Excerpted data: Begin
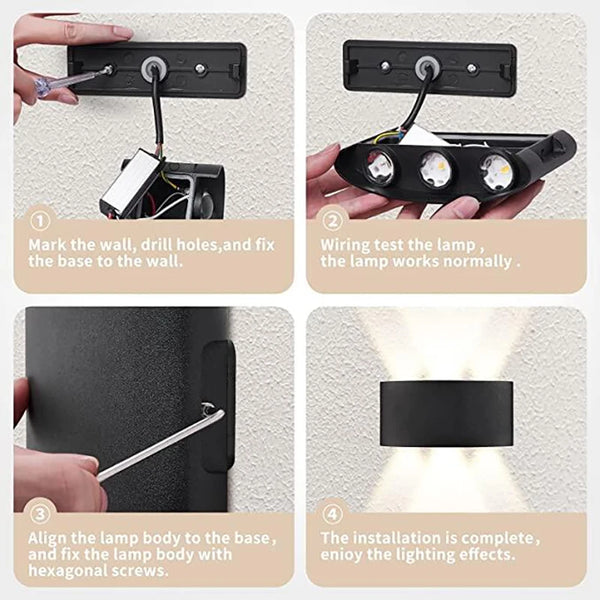 ①
Mark the wall, drill holes,and fix the base to the wall.

②
Wiring test the lamp , the lamp works normally .

③
Align the lamp body to the base, and fix the lamp body with hexagonal screws.

④
The installation is complete, enjoy the lighting effects.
Excerpted data: End
== Task statement ==
Lines before the one containing "Mark the wall, drill" are left out. Repeat that line and all lines after it in the records above exactly.

== Exercise output ==
Mark the wall, drill holes,and fix the base to the wall.

②
Wiring test the lamp , the lamp works normally .

③
Align the lamp body to the base, and fix the lamp body with hexagonal screws.

④
The installation is complete, enjoy the lighting effects.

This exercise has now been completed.